◆ **WORK INSTRUCTIONS**
Your task is to write out the full listing once more, exactly.
[DATASET Boundary: Start]
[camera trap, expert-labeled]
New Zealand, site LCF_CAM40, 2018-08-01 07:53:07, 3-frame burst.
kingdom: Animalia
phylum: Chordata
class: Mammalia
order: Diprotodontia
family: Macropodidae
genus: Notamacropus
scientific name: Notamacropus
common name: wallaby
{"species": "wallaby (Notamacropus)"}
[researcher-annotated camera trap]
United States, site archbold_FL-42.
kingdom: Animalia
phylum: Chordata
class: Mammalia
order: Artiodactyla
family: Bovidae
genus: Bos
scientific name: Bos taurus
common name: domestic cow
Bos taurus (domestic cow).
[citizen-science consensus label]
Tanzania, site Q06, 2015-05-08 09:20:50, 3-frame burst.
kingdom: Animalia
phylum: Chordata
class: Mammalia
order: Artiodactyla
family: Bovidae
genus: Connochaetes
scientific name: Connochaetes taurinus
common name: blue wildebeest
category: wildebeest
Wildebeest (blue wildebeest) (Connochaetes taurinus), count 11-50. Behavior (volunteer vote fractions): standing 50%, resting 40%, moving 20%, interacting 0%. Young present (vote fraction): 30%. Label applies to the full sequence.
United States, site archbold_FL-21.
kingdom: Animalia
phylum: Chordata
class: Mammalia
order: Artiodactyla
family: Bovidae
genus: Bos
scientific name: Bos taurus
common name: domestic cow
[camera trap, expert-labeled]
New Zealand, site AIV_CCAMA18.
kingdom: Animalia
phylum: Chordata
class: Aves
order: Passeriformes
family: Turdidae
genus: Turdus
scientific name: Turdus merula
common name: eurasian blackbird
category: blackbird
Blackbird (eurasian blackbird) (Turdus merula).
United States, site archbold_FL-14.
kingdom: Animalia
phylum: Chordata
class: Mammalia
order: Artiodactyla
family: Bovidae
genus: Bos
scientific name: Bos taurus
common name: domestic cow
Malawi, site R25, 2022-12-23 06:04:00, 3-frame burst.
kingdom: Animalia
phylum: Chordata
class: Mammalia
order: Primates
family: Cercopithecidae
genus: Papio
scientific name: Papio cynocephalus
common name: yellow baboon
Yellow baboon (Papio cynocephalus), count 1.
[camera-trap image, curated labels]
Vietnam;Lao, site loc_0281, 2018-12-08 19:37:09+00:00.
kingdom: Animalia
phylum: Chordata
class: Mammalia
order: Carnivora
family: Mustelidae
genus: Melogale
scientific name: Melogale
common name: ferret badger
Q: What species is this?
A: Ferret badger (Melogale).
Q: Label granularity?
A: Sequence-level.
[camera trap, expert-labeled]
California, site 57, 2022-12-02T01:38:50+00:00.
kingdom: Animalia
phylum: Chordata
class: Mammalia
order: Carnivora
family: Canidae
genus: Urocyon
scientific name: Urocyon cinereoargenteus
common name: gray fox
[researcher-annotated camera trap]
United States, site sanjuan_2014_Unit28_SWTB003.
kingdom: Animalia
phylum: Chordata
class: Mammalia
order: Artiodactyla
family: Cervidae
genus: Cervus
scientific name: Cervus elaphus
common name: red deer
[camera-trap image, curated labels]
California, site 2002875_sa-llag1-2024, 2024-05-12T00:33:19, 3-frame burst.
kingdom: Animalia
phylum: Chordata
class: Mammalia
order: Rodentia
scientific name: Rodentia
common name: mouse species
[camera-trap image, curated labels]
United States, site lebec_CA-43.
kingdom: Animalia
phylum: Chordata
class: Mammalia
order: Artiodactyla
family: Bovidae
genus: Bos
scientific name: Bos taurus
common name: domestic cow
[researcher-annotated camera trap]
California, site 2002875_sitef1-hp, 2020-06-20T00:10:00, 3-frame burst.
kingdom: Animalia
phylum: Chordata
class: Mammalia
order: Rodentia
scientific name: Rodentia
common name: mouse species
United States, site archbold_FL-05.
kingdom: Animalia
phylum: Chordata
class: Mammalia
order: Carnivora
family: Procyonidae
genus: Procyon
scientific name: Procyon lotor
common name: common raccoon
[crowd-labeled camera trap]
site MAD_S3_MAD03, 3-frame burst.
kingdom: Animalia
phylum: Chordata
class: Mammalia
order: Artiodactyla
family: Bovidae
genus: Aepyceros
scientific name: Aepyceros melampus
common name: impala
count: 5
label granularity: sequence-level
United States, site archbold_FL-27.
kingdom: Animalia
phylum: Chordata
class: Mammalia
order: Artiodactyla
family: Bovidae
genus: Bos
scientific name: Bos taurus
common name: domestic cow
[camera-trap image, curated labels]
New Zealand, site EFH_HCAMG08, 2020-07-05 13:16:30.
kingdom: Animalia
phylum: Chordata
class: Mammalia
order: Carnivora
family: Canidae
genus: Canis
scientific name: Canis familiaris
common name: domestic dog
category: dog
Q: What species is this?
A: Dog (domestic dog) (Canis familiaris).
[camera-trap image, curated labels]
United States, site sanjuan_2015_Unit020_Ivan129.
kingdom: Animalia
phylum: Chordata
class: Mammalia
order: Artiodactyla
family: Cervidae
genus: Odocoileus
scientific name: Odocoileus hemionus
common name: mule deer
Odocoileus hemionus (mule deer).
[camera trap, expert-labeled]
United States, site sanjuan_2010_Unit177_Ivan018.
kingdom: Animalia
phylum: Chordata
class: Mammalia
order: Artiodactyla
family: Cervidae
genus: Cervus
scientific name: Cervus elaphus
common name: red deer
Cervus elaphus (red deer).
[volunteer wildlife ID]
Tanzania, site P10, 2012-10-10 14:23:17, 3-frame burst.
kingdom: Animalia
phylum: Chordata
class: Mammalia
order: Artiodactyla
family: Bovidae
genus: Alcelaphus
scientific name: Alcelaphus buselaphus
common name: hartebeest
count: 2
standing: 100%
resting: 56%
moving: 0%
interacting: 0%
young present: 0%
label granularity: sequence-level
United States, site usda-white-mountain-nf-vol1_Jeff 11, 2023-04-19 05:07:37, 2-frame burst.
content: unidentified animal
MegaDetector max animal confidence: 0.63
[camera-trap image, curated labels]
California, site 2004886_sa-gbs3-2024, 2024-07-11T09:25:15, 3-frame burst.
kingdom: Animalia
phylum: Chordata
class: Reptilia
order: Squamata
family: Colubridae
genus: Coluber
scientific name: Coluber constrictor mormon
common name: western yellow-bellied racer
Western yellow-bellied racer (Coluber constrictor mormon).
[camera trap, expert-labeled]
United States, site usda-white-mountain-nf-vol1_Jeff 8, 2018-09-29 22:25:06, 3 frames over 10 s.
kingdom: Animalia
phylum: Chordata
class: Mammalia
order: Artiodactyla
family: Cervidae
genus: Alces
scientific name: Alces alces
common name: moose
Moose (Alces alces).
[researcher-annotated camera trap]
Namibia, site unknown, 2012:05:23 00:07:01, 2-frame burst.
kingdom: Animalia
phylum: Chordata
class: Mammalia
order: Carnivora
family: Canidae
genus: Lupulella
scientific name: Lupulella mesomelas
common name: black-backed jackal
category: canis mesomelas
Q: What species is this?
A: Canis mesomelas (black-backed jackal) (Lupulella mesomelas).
[DATASET Boundary: End]
◆ **ANSWER BOX**
[camera trap, expert-labeled]
New Zealand, site LCF_CAM40, 2018-08-01 07:53:07, 3-frame burst.
kingdom: Animalia
phylum: Chordata
class: Mammalia
order: Diprotodontia
family: Macropodidae
genus: Notamacropus
scientific name: Notamacropus
common name: wallaby
{"species": "wallaby (Notamacropus)"}
[researcher-annotated camera trap]
United States, site archbold_FL-42.
kingdom: Animalia
phylum: Chordata
class: Mammalia
order: Artiodactyla
family: Bovidae
genus: Bos
scientific name: Bos taurus
common name: domestic cow
Bos taurus (domestic cow).
[citizen-science consensus label]
Tanzania, site Q06, 2015-05-08 09:20:50, 3-frame burst.
kingdom: Animalia
phylum: Chordata
class: Mammalia
order: Artiodactyla
family: Bovidae
genus: Connochaetes
scientific name: Connochaetes taurinus
common name: blue wildebeest
category: wildebeest
Wildebeest (blue wildebeest) (Connochaetes taurinus), count 11-50. Behavior (volunteer vote fractions): standing 50%, resting 40%, moving 20%, interacting 0%. Young present (vote fraction): 30%. Label applies to the full sequence.
United States, site archbold_FL-21.
kingdom: Animalia
phylum: Chordata
class: Mammalia
order: Artiodactyla
family: Bovidae
genus: Bos
scientific name: Bos taurus
common name: domestic cow
[camera trap, expert-labeled]
New Zealand, site AIV_CCAMA18.
kingdom: Animalia
phylum: Chordata
class: Aves
order: Passeriformes
family: Turdidae
genus: Turdus
scientific name: Turdus merula
common name: eurasian blackbird
category: blackbird
Blackbird (eurasian blackbird) (Turdus merula).
United States, site archbold_FL-14.
kingdom: Animalia
phylum: Chordata
class: Mammalia
order: Artiodactyla
family: Bovidae
genus: Bos
scientific name: Bos taurus
common name: domestic cow
Malawi, site R25, 2022-12-23 06:04:00, 3-frame burst.
kingdom: Animalia
phylum: Chordata
class: Mammalia
order: Primates
family: Cercopithecidae
genus: Papio
scientific name: Papio cynocephalus
common name: yellow baboon
Yellow baboon (Papio cynocephalus), count 1.
[camera-trap image, curated labels]
Vietnam;Lao, site loc_0281, 2018-12-08 19:37:09+00:00.
kingdom: Animalia
phylum: Chordata
class: Mammalia
order: Carnivora
family: Mustelidae
genus: Melogale
scientific name: Melogale
common name: ferret badger
Q: What species is this?
A: Ferret badger (Melogale).
Q: Label granularity?
A: Sequence-level.
[camera trap, expert-labeled]
California, site 57, 2022-12-02T01:38:50+00:00.
kingdom: Animalia
phylum: Chordata
class: Mammalia
order: Carnivora
family: Canidae
genus: Urocyon
scientific name: Urocyon cinereoargenteus
common name: gray fox
[researcher-annotated camera trap]
United States, site sanjuan_2014_Unit28_SWTB003.
kingdom: Animalia
phylum: Chordata
class: Mammalia
order: Artiodactyla
family: Cervidae
genus: Cervus
scientific name: Cervus elaphus
common name: red deer
[camera-trap image, curated labels]
California, site 2002875_sa-llag1-2024, 2024-05-12T00:33:19, 3-frame burst.
kingdom: Animalia
phylum: Chordata
class: Mammalia
order: Rodentia
scientific name: Rodentia
common name: mouse species
[camera-trap image, curated labels]
United States, site lebec_CA-43.
kingdom: Animalia
phylum: Chordata
class: Mammalia
order: Artiodactyla
family: Bovidae
genus: Bos
scientific name: Bos taurus
common name: domestic cow
[researcher-annotated camera trap]
California, site 2002875_sitef1-hp, 2020-06-20T00:10:00, 3-frame burst.
kingdom: Animalia
phylum: Chordata
class: Mammalia
order: Rodentia
scientific name: Rodentia
common name: mouse species
United States, site archbold_FL-05.
kingdom: Animalia
phylum: Chordata
class: Mammalia
order: Carnivora
family: Procyonidae
genus: Procyon
scientific name: Procyon lotor
common name: common raccoon
[crowd-labeled camera trap]
site MAD_S3_MAD03, 3-frame burst.
kingdom: Animalia
phylum: Chordata
class: Mammalia
order: Artiodactyla
family: Bovidae
genus: Aepyceros
scientific name: Aepyceros melampus
common name: impala
count: 5
label granularity: sequence-level
United States, site archbold_FL-27.
kingdom: Animalia
phylum: Chordata
class: Mammalia
order: Artiodactyla
family: Bovidae
genus: Bos
scientific name: Bos taurus
common name: domestic cow
[camera-trap image, curated labels]
New Zealand, site EFH_HCAMG08, 2020-07-05 13:16:30.
kingdom: Animalia
phylum: Chordata
class: Mammalia
order: Carnivora
family: Canidae
genus: Canis
scientific name: Canis familiaris
common name: domestic dog
category: dog
Q: What species is this?
A: Dog (domestic dog) (Canis familiaris).
[camera-trap image, curated labels]
United States, site sanjuan_2015_Unit020_Ivan129.
kingdom: Animalia
phylum: Chordata
class: Mammalia
order: Artiodactyla
family: Cervidae
genus: Odocoileus
scientific name: Odocoileus hemionus
common name: mule deer
Odocoileus hemionus (mule deer).
[camera trap, expert-labeled]
United States, site sanjuan_2010_Unit177_Ivan018.
kingdom: Animalia
phylum: Chordata
class: Mammalia
order: Artiodactyla
family: Cervidae
genus: Cervus
scientific name: Cervus elaphus
common name: red deer
Cervus elaphus (red deer).
[volunteer wildlife ID]
Tanzania, site P10, 2012-10-10 14:23:17, 3-frame burst.
kingdom: Animalia
phylum: Chordata
class: Mammalia
order: Artiodactyla
family: Bovidae
genus: Alcelaphus
scientific name: Alcelaphus buselaphus
common name: hartebeest
count: 2
standing: 100%
resting: 56%
moving: 0%
interacting: 0%
young present: 0%
label granularity: sequence-level
United States, site usda-white-mountain-nf-vol1_Jeff 11, 2023-04-19 05:07:37, 2-frame burst.
content: unidentified animal
MegaDetector max animal confidence: 0.63
[camera-trap image, curated labels]
California, site 2004886_sa-gbs3-2024, 2024-07-11T09:25:15, 3-frame burst.
kingdom: Animalia
phylum: Chordata
class: Reptilia
order: Squamata
family: Colubridae
genus: Coluber
scientific name: Coluber constrictor mormon
common name: western yellow-bellied racer
Western yellow-bellied racer (Coluber constrictor mormon).
[camera trap, expert-labeled]
United States, site usda-white-mountain-nf-vol1_Jeff 8, 2018-09-29 22:25:06, 3 frames over 10 s.
kingdom: Animalia
phylum: Chordata
class: Mammalia
order: Artiodactyla
family: Cervidae
genus: Alces
scientific name: Alces alces
common name: moose
Moose (Alces alces).
[researcher-annotated camera trap]
Namibia, site unknown, 2012:05:23 00:07:01, 2-frame burst.
kingdom: Animalia
phylum: Chordata
class: Mammalia
order: Carnivora
family: Canidae
genus: Lupulella
scientific name: Lupulella mesomelas
common name: black-backed jackal
category: canis mesomelas
Q: What species is this?
A: Canis mesomelas (black-backed jackal) (Lupulella mesomelas).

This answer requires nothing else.